Hock Seng Lee - Riding on Sarawak's Growth


THE BUZZ
Hock Seng Lee (HSL) announced on Bursa that it has received the Ministry of Industrial Development Sarawak’s letter of acceptance for infrastructure works at Demak Laut Industrial Park, Kuching. The contract worth RM26m, covers earthworks, sandfilling, water reticulation, drainage, road and associated works scheduled to be completed by Jan 2014.
OUR TAKE
Slowly and steadily. Including this contract, HSL would have secured RM182m worth of new projects YTD against full-year FY11’s RM313m and our FY12 orderbook replenishment target of RM400m. As we deem these contracts within expectations, we make no changes to our forecasts at this juncture. HSL’s current outstanding orderbook stands at approximately RM1.1bn.
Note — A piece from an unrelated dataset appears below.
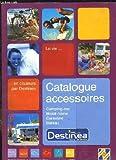 CATALOGUE ACCESSOIRES DESTINEA TERRE DE LOISIRS. CAMPING CAR, MOBIL HOME, CARAVANE, BATEAU.
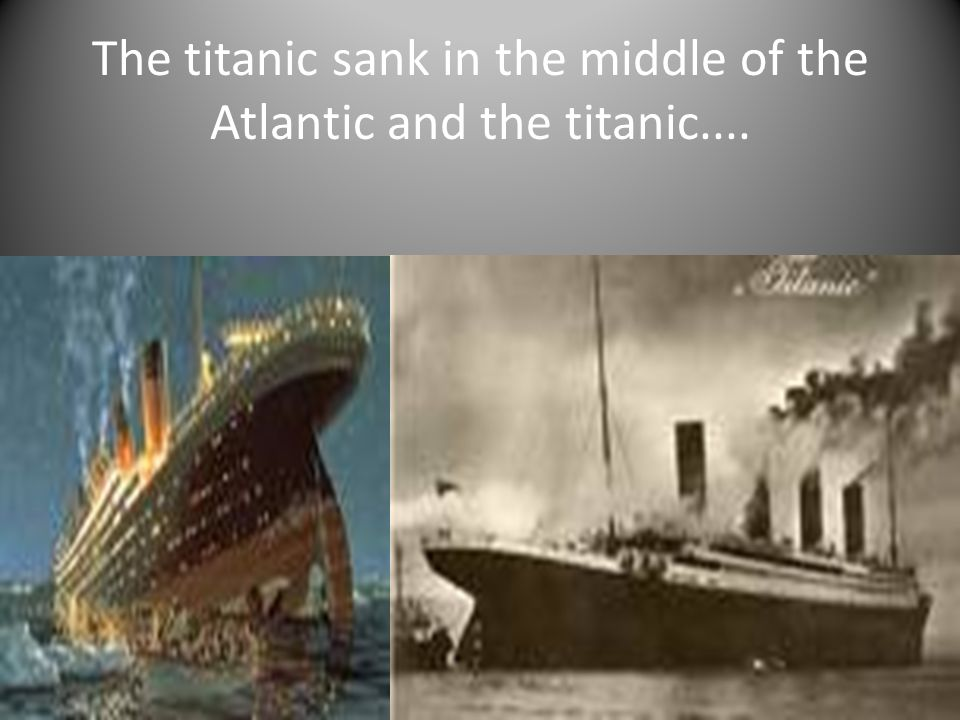 The titanic sank in the middle of the Atlantic and the titanic....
More jobs from SCORE. Going forward, we continue to expect more jobs to flow from the Sarawak Corridor of Renewable Energy (SCORE). This could benefit contractors like HSL, which has a strong presence in Sarawak state. With the 13th General Election widely rumoured to be held only in September 2012, we expect a slew of contracts to be dished out prior to that. SCORE has so far attracted 17 projects worth a total of RM24.6bn.
BUY. We are maintaining our BUY call on HSL, with our FV unchanged at RM1.99, based on a FY12 PER of 12x. We featured the stock as one of our Small Cap Jewels this year, and continue to like HSL for its niche in marine engineering, established execution track record as well as sturdy books, and net cash per share of RM0.33 as of 1QFY12.